• [READING PASSAGE]:

##########

As discussed above, in numerical weather prediction observed and modelled weather sequences are in close synchrony; in climate modelling they are essentially uncorrelated. In addition to the problem of not being able to calibrate regression models, this difference has further important consequences [22]: (1) whereas skill of MOS in numerical weather prediction can be quantified by forecast verification scores, this assessment is essentially impossible for climate change studies. (2) In numerical weather forecasting, prediction lead times are typically too short for the numerical model to drift into its own biased attractor. Free running climate models, however, are biased on all spatial and temporal scales.

Rationale and Assumptions

Hydrological models—such as other impact models—are typically calibrated to optimally represent the statistics of some desired observed hydrological variable (such as runoff), given observed meteorological input. If the observed input is replaced by model data, the realism of the hydrological model simulation is in general reduced. Bias correcting the input data has been shown to increase the agreement between simulated and observed hydrological data [2]. The first obvious aim of a bias correction is therefore adjusting selected simulated statistics—such as means, variances or wet-day probabilities—to match observations during a present-day calibration period. But several decisions need to be drawn, and the different possibilities may imply different specific assumptions to be fulfilled:

  • should a bias correction method be applied that preserves or alters the climate change signal? A trend preserving bias correction is justified under the assumption that the model bias is time invariant; a non-trend preserving method may sensibly be used if it can be assumed that this method captures the time-invariance of the bias, i.e. that it corrects the simulated change.

  • is downscaling to higher resolution or even point scales intended? In such a case, one has to assume that the downscaling captures the required local variations at the time scales of interest, as well as the response to climate change.

##########

• [DATA PROVIDED]:
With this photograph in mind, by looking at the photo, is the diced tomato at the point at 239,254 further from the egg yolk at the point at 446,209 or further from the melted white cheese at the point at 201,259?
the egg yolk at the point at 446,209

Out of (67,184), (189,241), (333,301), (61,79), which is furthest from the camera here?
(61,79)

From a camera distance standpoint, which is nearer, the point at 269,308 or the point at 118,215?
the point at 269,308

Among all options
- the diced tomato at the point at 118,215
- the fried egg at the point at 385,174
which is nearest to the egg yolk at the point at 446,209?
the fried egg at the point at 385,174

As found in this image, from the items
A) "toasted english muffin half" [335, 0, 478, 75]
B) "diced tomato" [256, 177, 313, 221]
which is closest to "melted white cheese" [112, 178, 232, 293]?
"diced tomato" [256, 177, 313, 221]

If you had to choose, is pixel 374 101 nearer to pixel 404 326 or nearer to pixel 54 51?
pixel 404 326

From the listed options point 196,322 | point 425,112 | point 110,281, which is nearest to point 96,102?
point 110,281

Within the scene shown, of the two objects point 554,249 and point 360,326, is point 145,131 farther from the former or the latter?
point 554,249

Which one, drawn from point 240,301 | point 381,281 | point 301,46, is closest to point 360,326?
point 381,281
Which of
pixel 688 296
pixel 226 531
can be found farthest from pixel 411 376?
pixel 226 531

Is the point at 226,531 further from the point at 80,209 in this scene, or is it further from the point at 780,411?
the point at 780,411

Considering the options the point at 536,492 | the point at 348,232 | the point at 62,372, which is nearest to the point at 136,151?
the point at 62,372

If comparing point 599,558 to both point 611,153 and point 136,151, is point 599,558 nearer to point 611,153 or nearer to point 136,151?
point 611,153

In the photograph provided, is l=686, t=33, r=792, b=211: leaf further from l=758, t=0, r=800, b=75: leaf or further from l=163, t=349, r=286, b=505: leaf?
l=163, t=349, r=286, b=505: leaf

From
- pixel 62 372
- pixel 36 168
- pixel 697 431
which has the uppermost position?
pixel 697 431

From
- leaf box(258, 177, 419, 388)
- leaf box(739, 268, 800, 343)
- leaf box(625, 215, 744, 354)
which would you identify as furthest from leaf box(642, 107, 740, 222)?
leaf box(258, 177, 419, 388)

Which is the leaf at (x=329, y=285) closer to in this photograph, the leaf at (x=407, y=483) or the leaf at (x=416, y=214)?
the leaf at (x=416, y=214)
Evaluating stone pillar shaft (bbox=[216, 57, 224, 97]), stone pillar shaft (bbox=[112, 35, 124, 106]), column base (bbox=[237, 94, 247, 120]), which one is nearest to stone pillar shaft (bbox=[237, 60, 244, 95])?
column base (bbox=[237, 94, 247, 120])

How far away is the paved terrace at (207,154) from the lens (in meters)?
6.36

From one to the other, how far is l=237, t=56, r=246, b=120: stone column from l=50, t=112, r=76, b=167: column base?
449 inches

##########

• [CHALLENGES]:
A. Can you format the records, from the line containing "Evaluating stone pillar" through the last line of the records, inclusive, as a JSON list of strings with one string per line and blank lines left out?
B. Can you continue the text on bias correcting climate model output from where it stops?

• [RESULTS OF THE TASKS]:
A.
[
  "Evaluating stone pillar shaft (bbox=[216, 57, 224, 97]), stone pillar shaft (bbox=[112, 35, 124, 106]), column base (bbox=[237, 94, 247, 120]), which one is nearest to stone pillar shaft (bbox=[237, 60, 244, 95])?",
  "column base (bbox=[237, 94, 247, 120])",
  "How far away is the paved terrace at (207,154) from the lens (in meters)?",
  "6.36",
  "From one to the other, how far is l=237, t=56, r=246, b=120: stone column from l=50, t=112, r=76, b=167: column base?",
  "449 inches"
]

B.
  • which aspects of the climate distribution should be corrected? Most bias correction methods adjust marginal aspects only. Should also spatial, temporal and multivariate aspects be explicitly adjusted? In all cases, the underlying assumption is that the climate change signal of the considered aspects, after bias correction, is plausibly represented.

To what extent these decisions might be sensible will be discussed in “Recent Discussions and Developments”.

The most crucial assumption underlying bias correction, however, is that the driving dynamical model skillfully simulates the processes relevant for the output to be corrected [22, 28]. For climate change simulations, this implies that also the changes of these processes are plausibly simulated [22]. Bias correction is a mere statistical post-processing and cannot overcome fundamental mis-specifications of a climate model.

Methods for Bias Correction

In the following, a simulated present-day model (predictor) time series of length N will be denoted as \({x_{i}^{p}}\), the corresponding observed (predictand) time series as \({y_{i}^{p}}\). Following the discussion in “Definitions”, both may follow marginal distributions \({x_{i}^{p}} \sim D_{\text {raw}}^{p}\) and \({y_{i}^{p}} \sim D_{\text {real}}^{p}\). The mean of the uncorrected model over a chosen present period \(\mu _{\text {raw}}^{p}\) can be estimated as \(\hat \mu _{\text {raw}}^{p} = \bar {x_{i}^{p}}\) (where the hat denotes the estimator, the bar averaging in time), the corresponding real mean \(\mu _{\text {real}}^{p}\) as \(\hat \mu _{\text {real}}^{p} = \bar {y_{i}^{p}}\). An estimator of the model bias for present conditions is then given as

$$ \widehat{Bias}(\mu^{p}) = \bar {x_{i}^{p}} - \bar {y^{p}_{i}}. $$
(1)

Correspondingly, the relative bias might be estimated as

$$ \widehat{Rel. Bias}(\mu^{p}) = \bar {x_{i}^{p}} / \bar {y_{i}^{p}}. $$
(2)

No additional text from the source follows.